Epilogue




 ――ジュンタへ。

 この言葉がお前のところへ届くことを祈って、遺言を残そうと思う。
 柄じゃないって思うかも知れないし、嘘だと思うかも知れないけど、僕は本当にお前に感謝してるんだ。だから忠告とお願いを、ここに残す。

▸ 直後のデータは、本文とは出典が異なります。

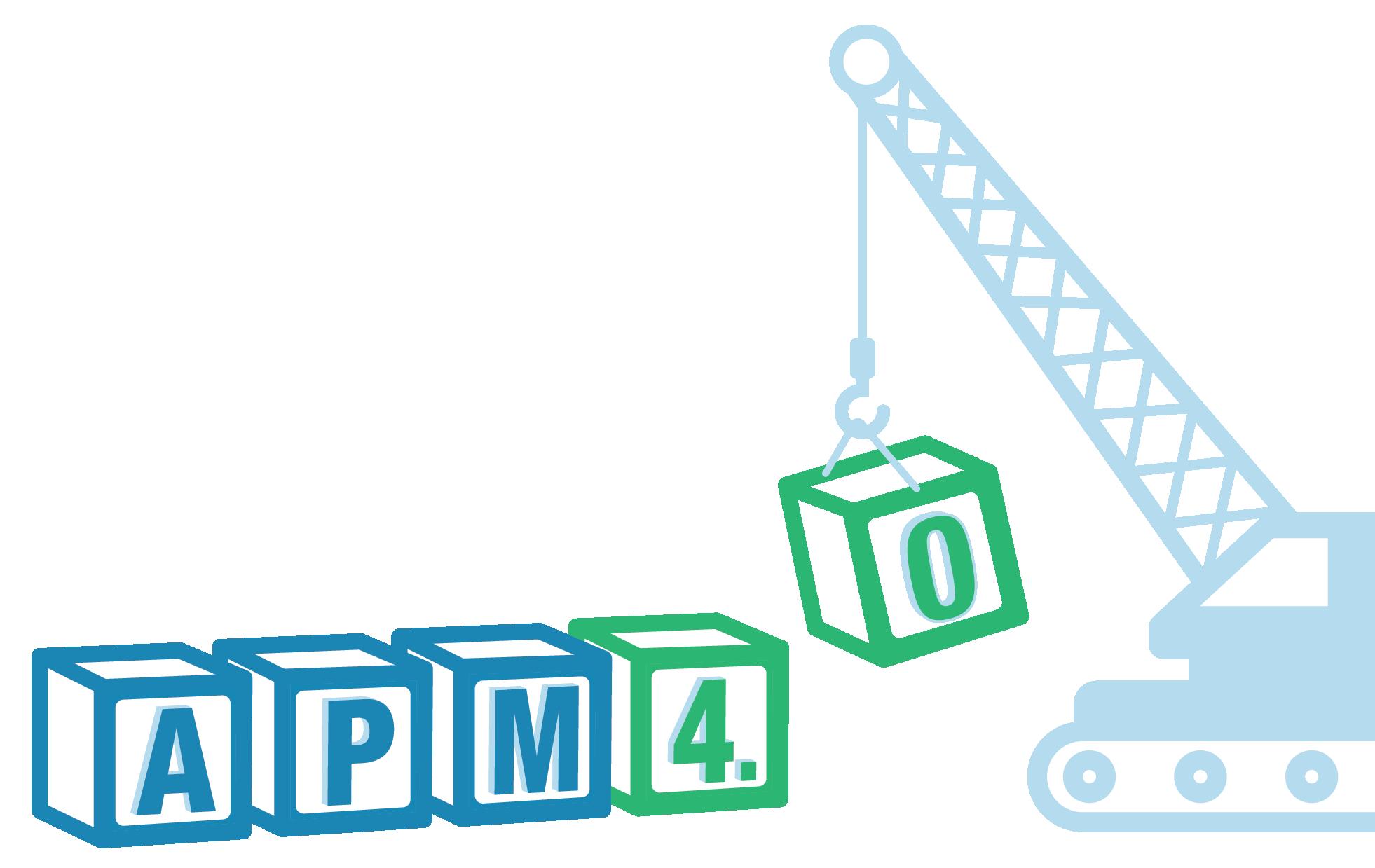 APM4_BuildingBlocks-1.png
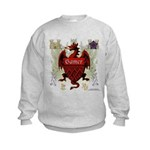 Gamer Kids Sweatshirt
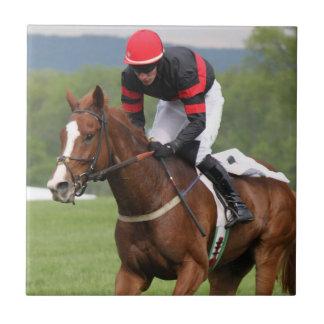 Turf Horse Race Tile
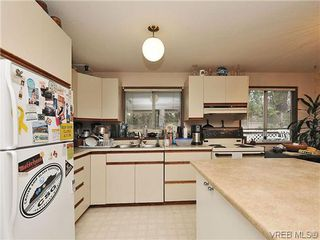 Photo 17: 240 Burnett Rd in VICTORIA: VR Six Mile Single Family Detached for sale (View Royal)  : MLS®# 626557
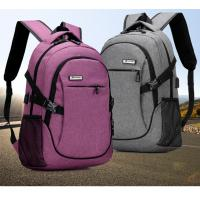 China Outdoor Anti Theft Business Laptop Backpack With Charger Built In / External USB System wholesale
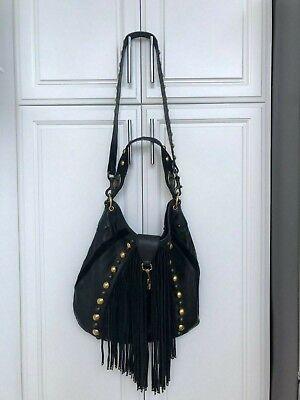 994c05efc777 Gucci Babouska Black Leather Python Shoulder Bag-RARE | eBay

 まず第一に忠告だ。お前、自分をきっと極々普通の人間だと思ってるだろうけど、


 ないから。お前、変態だから。世界トップクラスの変人ですから。


 自分を普通だと思いたい気持ちはわかるし、慢心しないところは褒めるべきところだと思う。だけど、その上で自分が普通じゃないってことを自覚するべきだね。お前は幸福なことに、ピンチとかでも何か変なパワーに目覚めて復活を遂げるけど、普通の人間はそこで普通に死ぬんだ。

 だから間違えるな。お前は使徒なんだ。優しい使徒で、格好いい使徒なんだ。

 僕のことは全然気にしなくていいけど、この先そういう奴に出会ったら助けてやってくれ。僕のことを後悔するなとか言っても無駄だと思うけど、なら代わりに、目の前で傷ついた奴がいたらそいつを全力で助けてやってくれ。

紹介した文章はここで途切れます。